What has actually happened? There is, I’m sorry to say, no sign of the promised catastrophe.
If tax increases are causing a major flight of jobs from California, you can’t see it in the job numbers. Employment is up 3.6 percent in the past 18 months, compared with a national average of 2.8 percent; at this point, California’s share of national employment, which was hit hard by the bursting of the state’s enormous housing bubble, is back to pre-recession levels.
On health care, some people — basically healthy young men who were getting inexpensive insurance on the individual market and were too affluent to receive subsidies — did face premium increases, which we always knew would happen.
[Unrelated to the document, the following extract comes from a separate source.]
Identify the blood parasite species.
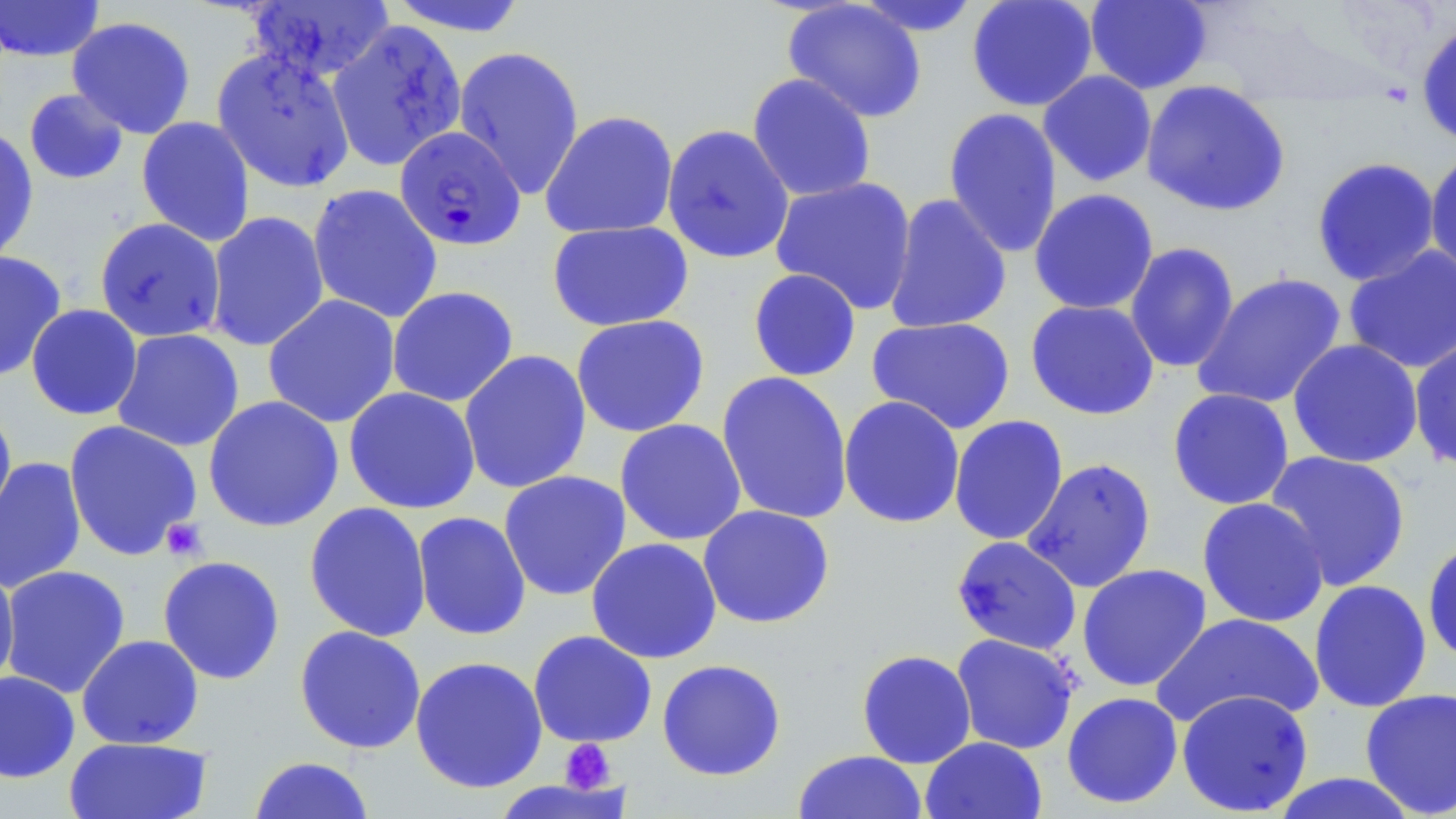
Over all, however, the costs of health reform came in below expectations, while enrollment came in well above — more than triple initial predictions in the San Francisco area. A recent survey by the Commonwealth Fund suggests that California has already cut the percentage of its residents without health insurance in half. What’s more, all indications are that further progress is in the pipeline, with more insurance companies entering the marketplace for next year.
And, yes, the budget is back in surplus.
Krugman concedes that California still suffers from high housing prices (boy, does it ever!), and suggests that those complaining of “too much regulation” in the state should really focus on local land-use restrictions that boost housing costs in myriad ways.
Personally, I’m just glad that I’m not actually living in the dystopia I’ve been reading about from practically the moment I arrived in the Golden State.